-------- Page excerpt --------

A more formal review about to be published of two books I have written about before...

Without Buddha I Could not be a Christian: Paul F. Knitter: One World Publications 2009: ISBN 978-1-85168-673-5: £12.99

Buddhist Christianity: A Passionate Openness: Ross Thompson: O Books 2010: ISBN 978-1-84694-336-2: £14.99

An apocryphal story has Jesus traveling to Kashmir during his missing years to learn the wisdom of ‘the East’. He would have found there a flourishing Buddhist culture the embrace of which would transform the way he presented his mission.

This story aside, both the authors of these compelling and rich books, perceive taking such a journey now as a necessary and fertile one both autobiographically to enrich their own Christian faith and within the wider encounter between both traditions and between these traditions and the modern world.

Paul F. Knitter quotes his once teacher, the great German Catholic theologian, Karl Rahner, suggesting that if Christianity is to survive, it must become a church of mystics. People who place at the heart of their journey not subscription to set of saving beliefs but a faithful practice that leads to real, abiding and transformative experiencing. Salvation that is felt and embodied as well as believed in and hoped for. A critical encounter with Buddhism can radically aid Christianity in this mission.

Both books cover similar territory from their own perspectives. Thompson’s book I would characterize as the more interior of the two while Knitter’s long term commitment to work on justice and peace demands that he explore the social and political dimensions of the encounter.

-------- Records provided --------

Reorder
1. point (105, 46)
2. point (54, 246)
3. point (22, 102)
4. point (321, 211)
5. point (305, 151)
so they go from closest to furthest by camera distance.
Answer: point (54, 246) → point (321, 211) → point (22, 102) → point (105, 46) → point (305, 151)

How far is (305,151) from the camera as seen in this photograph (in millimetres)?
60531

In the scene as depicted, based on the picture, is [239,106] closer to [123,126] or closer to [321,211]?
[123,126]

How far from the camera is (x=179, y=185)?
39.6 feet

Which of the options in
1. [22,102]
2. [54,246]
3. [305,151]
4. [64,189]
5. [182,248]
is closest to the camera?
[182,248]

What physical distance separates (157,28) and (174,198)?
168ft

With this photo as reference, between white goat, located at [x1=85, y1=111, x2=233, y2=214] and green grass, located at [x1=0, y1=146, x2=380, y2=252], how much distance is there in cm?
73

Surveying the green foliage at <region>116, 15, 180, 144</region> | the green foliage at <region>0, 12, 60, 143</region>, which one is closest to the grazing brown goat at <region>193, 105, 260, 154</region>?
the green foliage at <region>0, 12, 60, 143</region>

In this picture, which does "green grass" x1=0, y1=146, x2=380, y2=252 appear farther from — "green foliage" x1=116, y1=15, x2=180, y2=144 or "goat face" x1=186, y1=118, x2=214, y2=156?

--------

Instructions
• 1. Answer these questions from the book review, one line each:
(a) Which publisher released Knitter's book, and in what year?
(b) Which theologian does Knitter quote on Christianity becoming a church of mystics?
(c) Which of the two books does the reviewer call the more interior?
• 2. Carry the book review on from its last sentence, keeping its voice.

Answers to the tasks
• 1.
(a) One World Publications, in 2009.
(b) Karl Rahner, the German Catholic theologian who was once his teacher.
(c) Thompson's book.

• 2.
At that heart both offer Buddhism as a way of teasing Christianity away from imagining that its doctrinally expressed truths are ‘the truth’. Buddhism has a deeper and more central recognition that all language is symbolic. It can only point to, show forth the moon, it cannot be a substitute for experiencing it (and often we found ourselves more interested in the hand that points than the way pointed to).

In this both have to tackle re-visioning  of who Jesus is. If one is a Christian, in some fundamental, grounding sense, Jesus must be unique but if you are to be open to the truth embodied in other traditions, He cannot be the only way to salvation.

For Knitter it makes sense to see Jesus as ‘the Awakener’ that Jesus’ divinity was not something that was dropped on him from above (or something that he has that we do not) but that divinity, being the Son of God, was something he grew into, a realization that deepened as an abiding conviction and way of life, that he radically shared with others unto death and beyond. In this ‘salvation’ for us is not something that we, having claimed Jesus as our own, wait around for, trying to keep out of trouble and doing good works, before being lifted into heaven but a continuous process of opening ourselves to, and assimilating, the divine life through spiritual practice and love of neighbour.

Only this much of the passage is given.